▶ _Selected excerpt_:
Between painting eggs and attempting not to panic over the fact that I have nothing written of a paper I have to give next week, I've absorbed little bits of the fracas over Barack Obama's minister, the Reverend Jeremiah Wright. I confess that this has most likely been via Jon Stewart and Stephen Colbert, with bits and pieces of NPR as I've taxied kids hither and yon.
What I don't get: why isn't the minister understood as speaking within a prophetic tradition? He sounds like an old testament prophet, condemning their people their sins and oppressions. He could be echoing a Puritan jeremiad, again invoking God's displeasure and wrath over the sins of the people.
It seems to me that criticisms of Revered Wright can only stick after the accuser has separated the minister from his religious context. It's as if the Revered has to be secularized or even stripped of his religious faith and calling. Calling this move hypocritical isn't enough: it's actually a performance of the kind of deep, divisive racism that the Revered condemns, proving his point and justifying his rage.
I wonder if this is deliberate: the more the crazed white media excludes the Reverend from the domain of faith, the more the rage and anger he invokes is clearly justified. And the more the anger is justified, the more fearful become some white people. And the more fearful they become, the worse Obama's chances for securing the nomination. Is it a surprise, then, that Hillary rose in the polls this week?
Paul adds: "Obama is running as black and not-black. His opponents are working to make him black." (I wonder if one could also say not not-black). The conservative media (and Clinton campaign) are trying to particularize Obama, to attach to him signifiers of blackness that some white people are "uncomfortable" with--affirmative action, specific religious practices, anger. Ferraro's salvos might be seen as some of the initiators of this phase of the battle. All these attempts to make Obama black involve something like enjoyment, something that seems somehow to particularize another.
Many liberals (Zizek's beloved liberal multiculturalists) like it this way. They are most comfortable talking about racism, not race. To notice race, in their way of thinking, is to be racist. Yet they notice when groups or photos are all white, again, noticing racism but not race. (The Daily Show did a good version of this problem in their first coverage of Obama's speech.) I didn't hear the whole speech. But my best guess is that Obama will have to find a way to jettison the stance of beyond race, the stance that race doesn't matter. The view, then, should not be that anyone can be president regardless of race. It should be that a black man should be president.
Thanks for posting this Jodi. I completely agree with you that the Reverend's remarks make alot mroe sense within the context of the prophetic tradition. I have watched a much longer segment of one of the "offending" sermons - the one where he says "the chickens have come home to roost" - and he is talking about how injustice breeds more injustice, that violence begets more violence. Within context (and a willingness to watch 10 minutes instead of 10 seconds) his remarks are not only sensible, but spiritual in the highest sense.
I listened to the entire Obama speech, and he really wasn't calling to get "beyond" race, as much as pointing out the obvious - that racial politics distracts from the larger international and economic challenges that need to be dealt with immediately. He ends the speech with a call to arms - that both blacks and whites face the same threats - affordable and decent health care, secure, good paying jobs, and an end to the war. He does not advocate forgetting about race - he actually does a good job of describing the sources of both black and white anger - and puts it within the larger context of economic insecurity.

▶ _Dataset_:
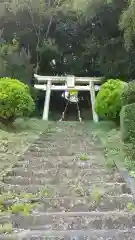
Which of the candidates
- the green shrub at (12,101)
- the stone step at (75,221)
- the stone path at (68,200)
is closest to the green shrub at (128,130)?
the stone path at (68,200)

▶ _Task to carry out_: Please translate this sentence from the post about Reverend Wright into Spanish: "They are most comfortable talking about racism, not race."

▶ _Answer in full_: Se sienten más cómodos hablando del racismo, no de la raza.